Why a Composite Index on (lat, lng) Doesn't Work#

The instinct#

The first instinct is: "put an index on lat and lng — that should let us filter by both."

A single index on lat helps a little. A composite index on (lat, lng) feels like it should solve it. But neither actually works at scale. Here's why.


Single index on lat#

An index on lat sorts all drivers by latitude:

...
19.05 → driver d9
19.06 → driver d4
19.07 → driver d1
19.08 → driver d6   ← user is here
19.09 → driver d2
19.10 → driver d7
19.11 → driver d3
...
40.71 → driver d4   ← New York

2km in latitude terms is roughly 0.02 degrees. So you filter:

WHERE lat BETWEEN 19.06 AND 19.10

This hits the index efficiently. But look at what that latitude band actually covers — it's a horizontal strip wrapping the entire Earth at that latitude. From Mumbai, across the Arabian Sea, across Africa, across the Atlantic, across South America, across the Pacific.

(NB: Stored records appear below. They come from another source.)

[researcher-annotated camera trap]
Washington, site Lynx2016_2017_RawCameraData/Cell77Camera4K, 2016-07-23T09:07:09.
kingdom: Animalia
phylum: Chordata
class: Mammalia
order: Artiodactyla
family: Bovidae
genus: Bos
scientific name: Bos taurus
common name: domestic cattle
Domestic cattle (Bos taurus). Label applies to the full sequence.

Out of 1 million drivers, hundreds of thousands could fall in this band. Now you have to check lng for all of them — one by one. You reduced the scan but it's still massive.

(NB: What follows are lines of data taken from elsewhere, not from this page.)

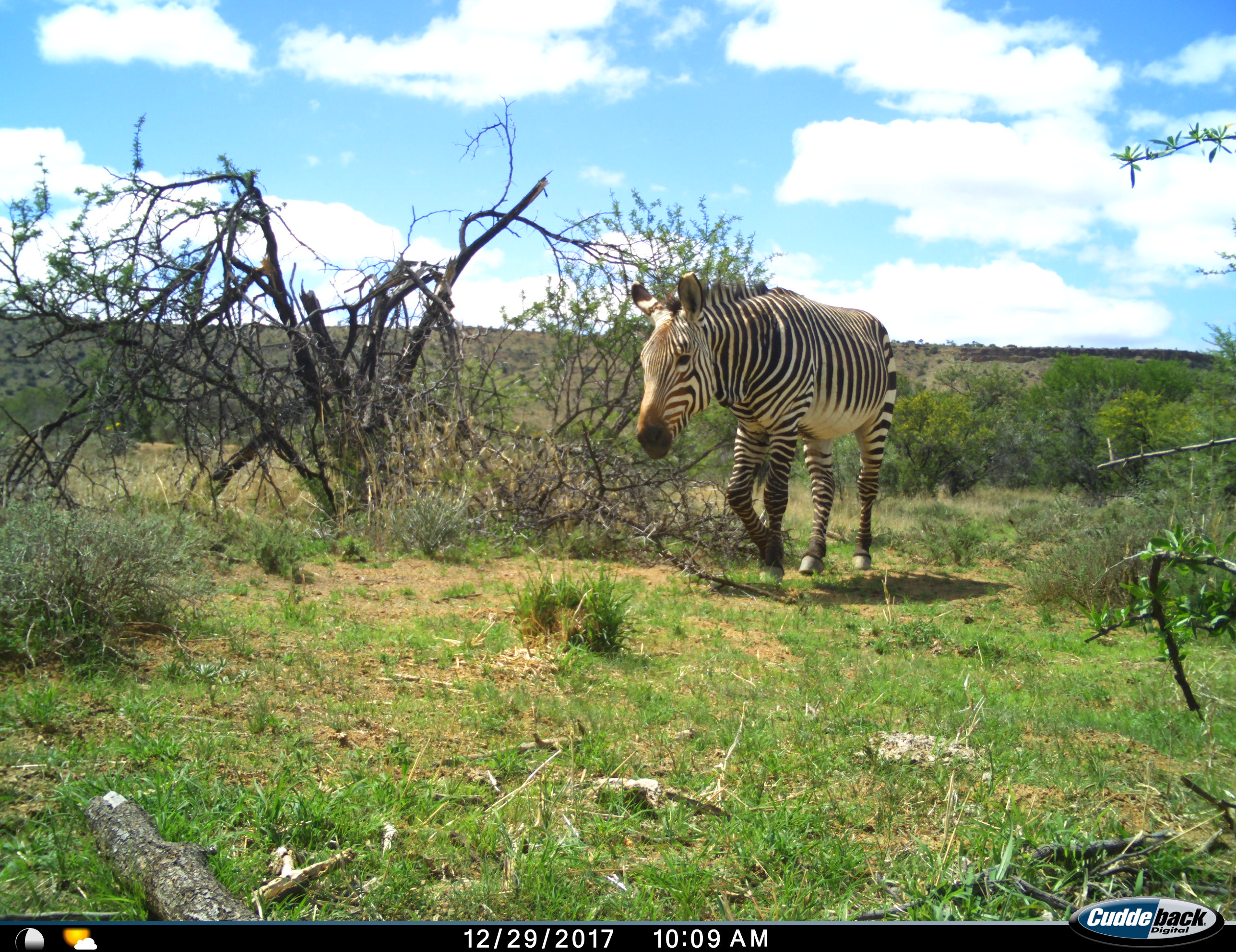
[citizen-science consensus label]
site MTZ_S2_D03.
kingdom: Animalia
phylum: Chordata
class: Mammalia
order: Perissodactyla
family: Equidae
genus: Equus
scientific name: Equus zebra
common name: mountain zebra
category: zebramountain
Zebramountain (mountain zebra) (Equus zebra), count 1. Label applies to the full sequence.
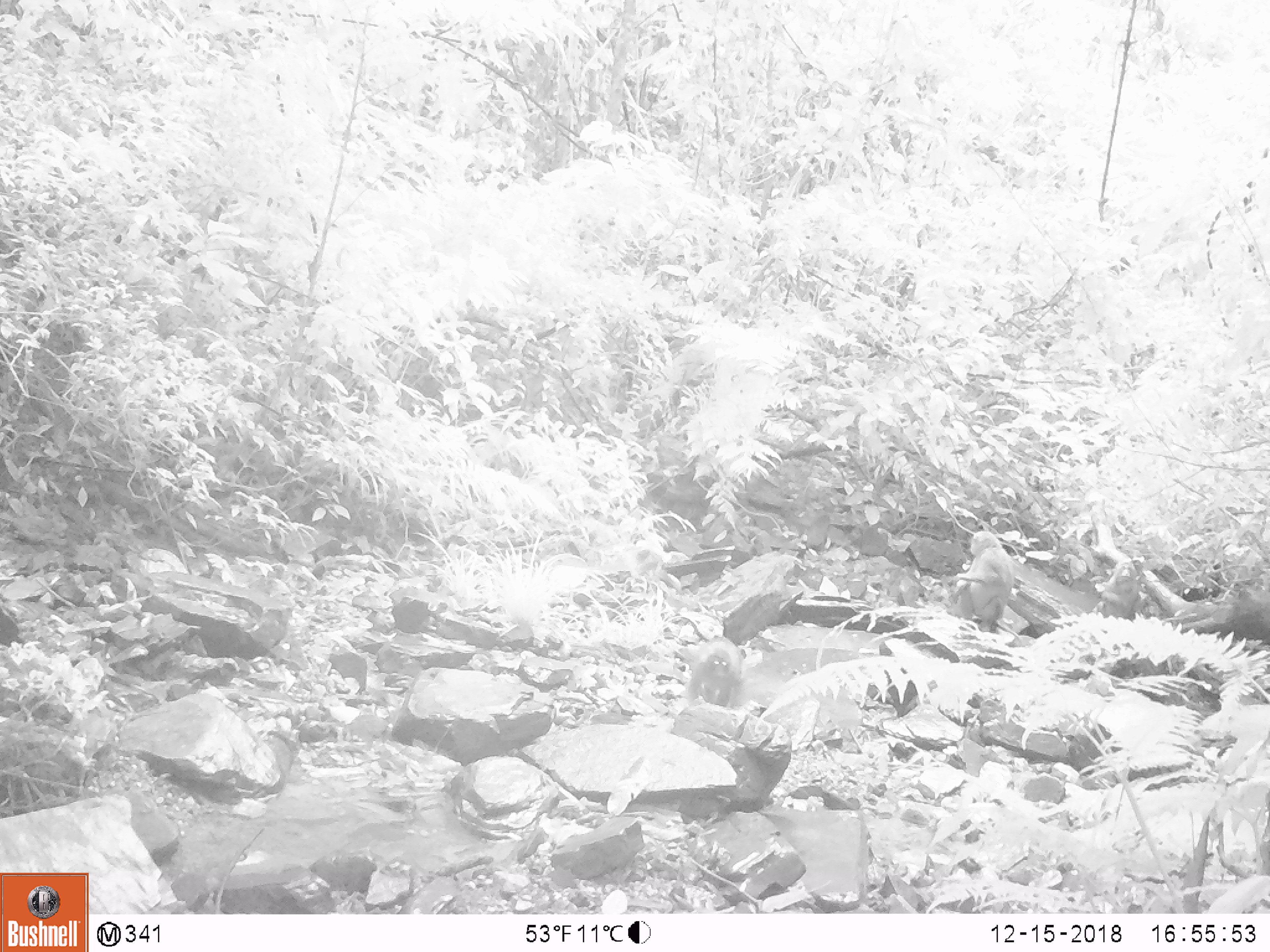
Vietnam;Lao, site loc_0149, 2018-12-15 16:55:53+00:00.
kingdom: Animalia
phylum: Chordata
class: Mammalia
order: Primates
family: Cercopithecidae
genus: Macaca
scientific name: Macaca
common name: macaques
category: assam or rhesus macaque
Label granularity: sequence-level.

Composite index on (lat, lng)#

A composite index on (lat, lng) stores data sorted like this:

(19.05, 72.80)
(19.05, 72.90)
(19.06, 72.70)
(19.07, 72.85)
(19.08, 72.86)  ← our user
(19.08, 150.00) ← Pacific Ocean driver, same lat band
(19.09, 72.83)

Remember the leftmost prefix rule — a composite index sorts by the first column first, then the second column within that. So you can efficiently range-scan on lat. But once you fix the lat range, the lng values within that range are scattered everywhere — 72.70, 72.85, 150.00 all mixed together.

The index narrows by lat efficiently. But within that lat band, it has to scan all the rows and check lng one by one. You're back to a partial scan — better than a full table scan, but still unacceptably slow at scale.

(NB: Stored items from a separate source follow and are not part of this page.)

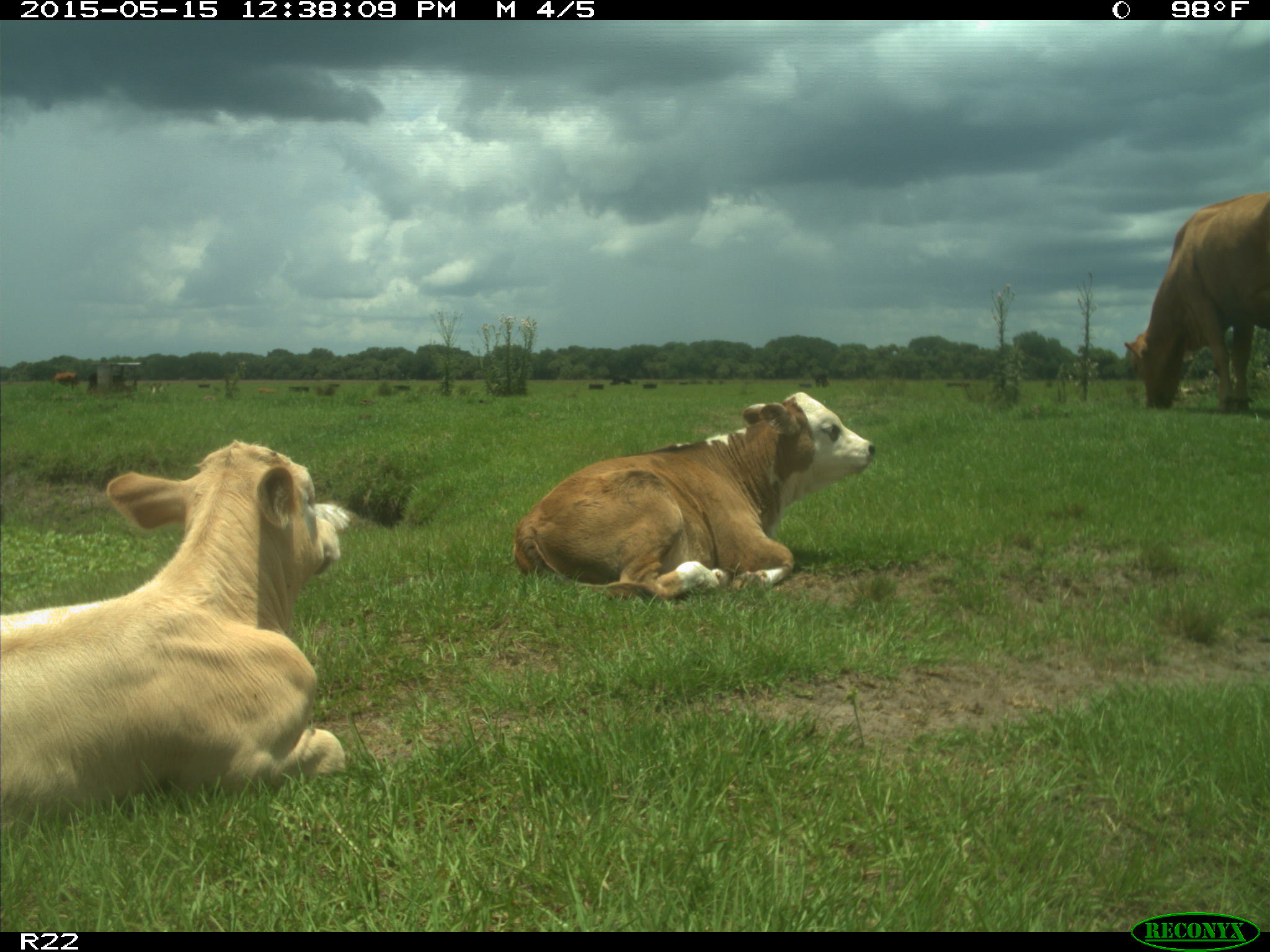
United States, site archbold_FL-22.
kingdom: Animalia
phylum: Chordata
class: Mammalia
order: Artiodactyla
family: Bovidae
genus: Bos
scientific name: Bos taurus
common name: domestic cow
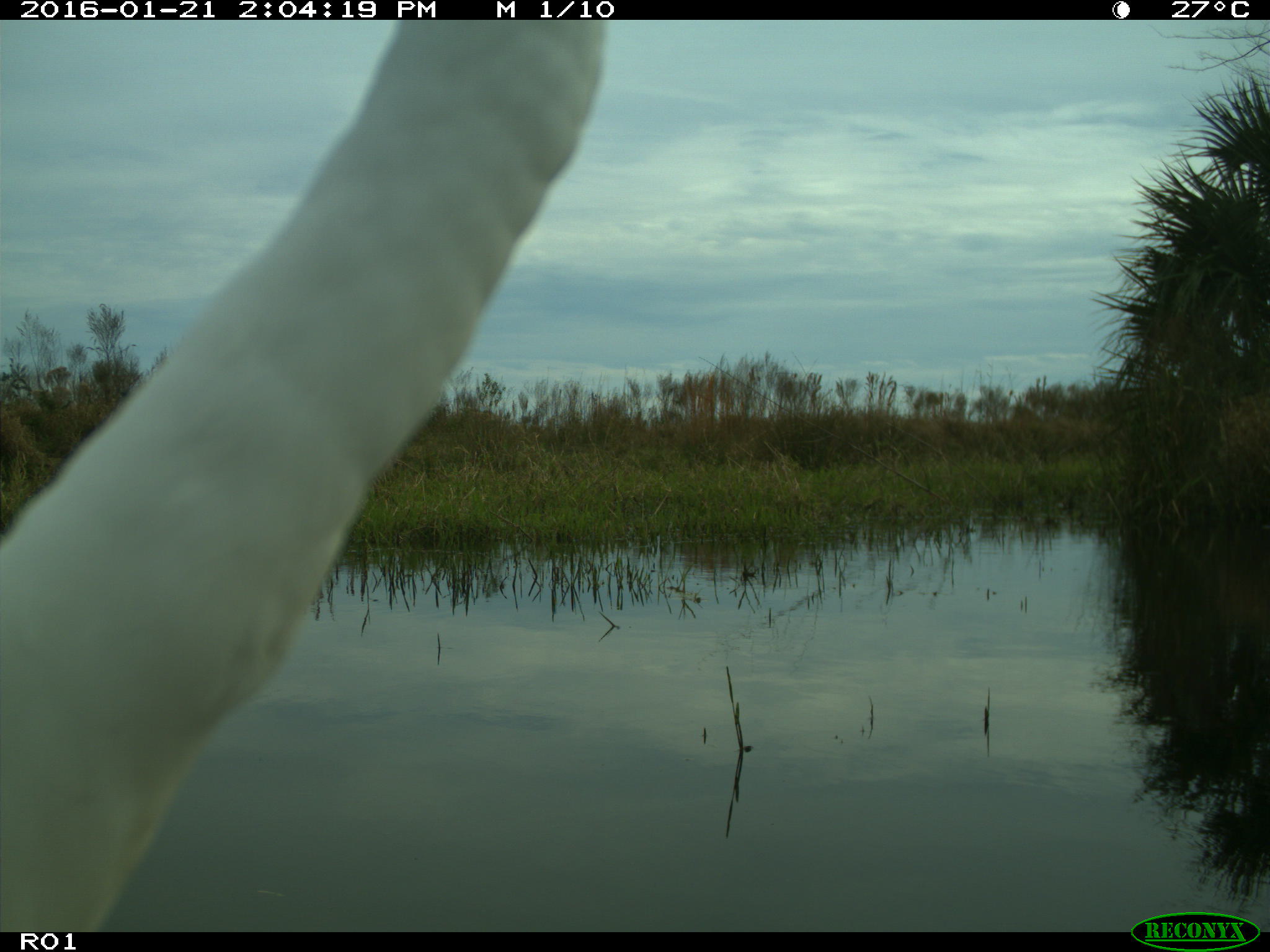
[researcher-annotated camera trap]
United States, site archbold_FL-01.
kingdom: Animalia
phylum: Chordata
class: Aves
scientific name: Aves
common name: birds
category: unidentified bird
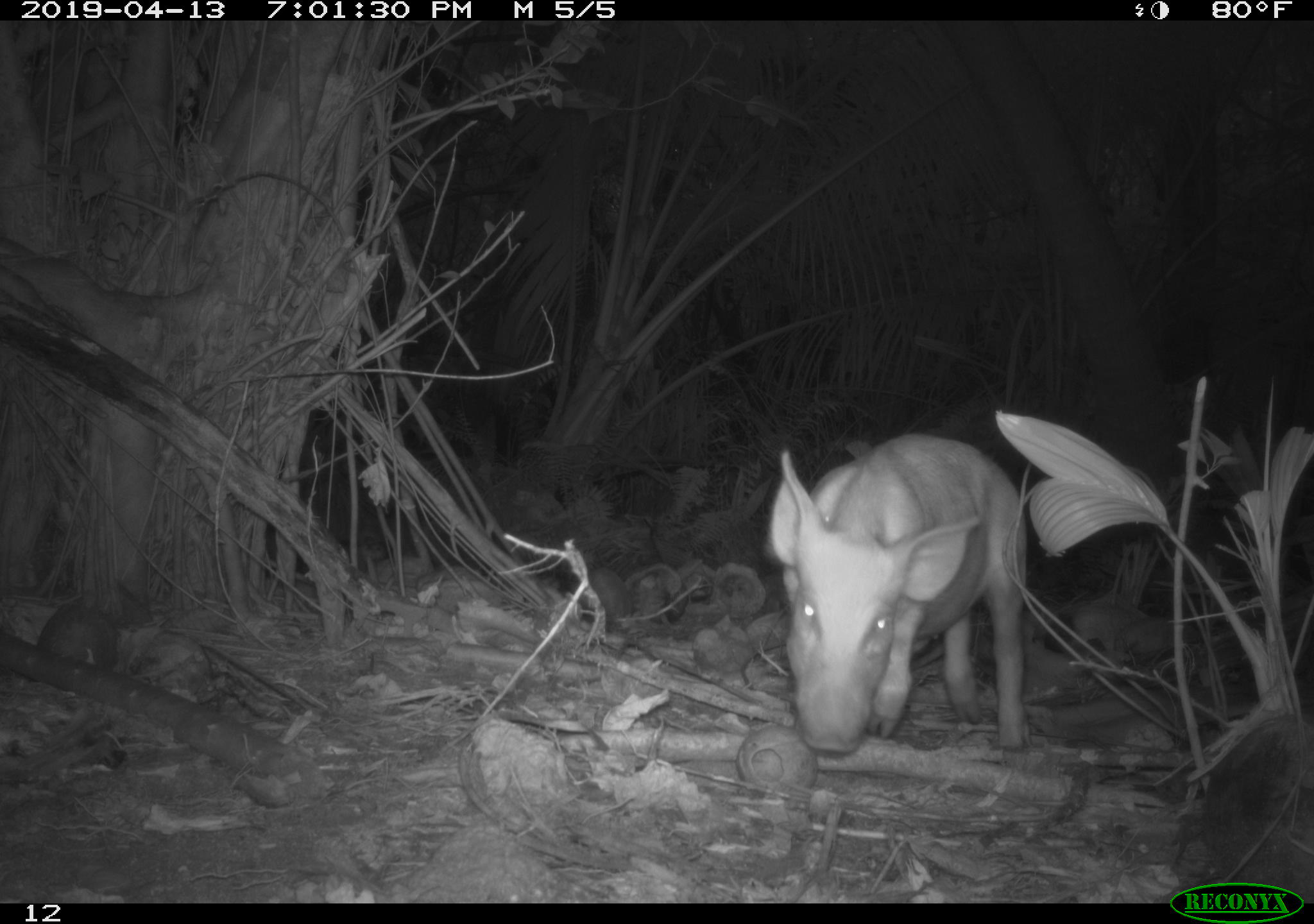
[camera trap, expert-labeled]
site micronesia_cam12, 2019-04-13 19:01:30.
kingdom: Animalia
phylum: Chordata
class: Mammalia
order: Artiodactyla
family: Suidae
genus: Sus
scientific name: Sus scrofa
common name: pig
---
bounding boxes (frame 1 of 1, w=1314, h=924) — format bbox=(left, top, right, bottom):
pig: bbox=(761, 435, 1032, 755)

The fundamental limitation

A B+ Tree sorts data in one dimension. A composite index on (lat, lng) sorts by lat first — it can't filter both dimensions simultaneously. Within any lat range, lng values are unsorted and must be scanned linearly.


Why this is a fundamental problem, not a query optimization#

This isn't a matter of writing a better query or adding more indexes. The B+ Tree data structure simply cannot understand 2D space. It's built for 1D sorted data.

To solve this, you need to encode the 2D location (lat, lng) into a single 1D value that captures spatial proximity — so that nearby locations produce similar values, and a normal B+ Tree index can find them with a range query.